_EXERCISE DATA:_
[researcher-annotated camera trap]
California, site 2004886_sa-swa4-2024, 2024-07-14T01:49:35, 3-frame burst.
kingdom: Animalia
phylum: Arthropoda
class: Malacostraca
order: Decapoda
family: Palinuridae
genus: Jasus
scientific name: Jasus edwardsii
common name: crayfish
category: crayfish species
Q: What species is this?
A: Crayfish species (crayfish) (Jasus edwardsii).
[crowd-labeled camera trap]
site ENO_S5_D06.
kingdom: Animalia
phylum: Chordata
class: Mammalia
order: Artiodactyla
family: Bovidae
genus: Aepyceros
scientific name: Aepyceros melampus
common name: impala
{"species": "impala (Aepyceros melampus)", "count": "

_WHAT THE TASK ASKS:_ The entries above are to be copied word for word.

_FINAL ANSWER:_
[researcher-annotated camera trap]
California, site 2004886_sa-swa4-2024, 2024-07-14T01:49:35, 3-frame burst.
kingdom: Animalia
phylum: Arthropoda
class: Malacostraca
order: Decapoda
family: Palinuridae
genus: Jasus
scientific name: Jasus edwardsii
common name: crayfish
category: crayfish species
Q: What species is this?
A: Crayfish species (crayfish) (Jasus edwardsii).
[crowd-labeled camera trap]
site ENO_S5_D06.
kingdom: Animalia
phylum: Chordata
class: Mammalia
order: Artiodactyla
family: Bovidae
genus: Aepyceros
scientific name: Aepyceros melampus
common name: impala
{"species": "impala (Aepyceros melampus)", "count": "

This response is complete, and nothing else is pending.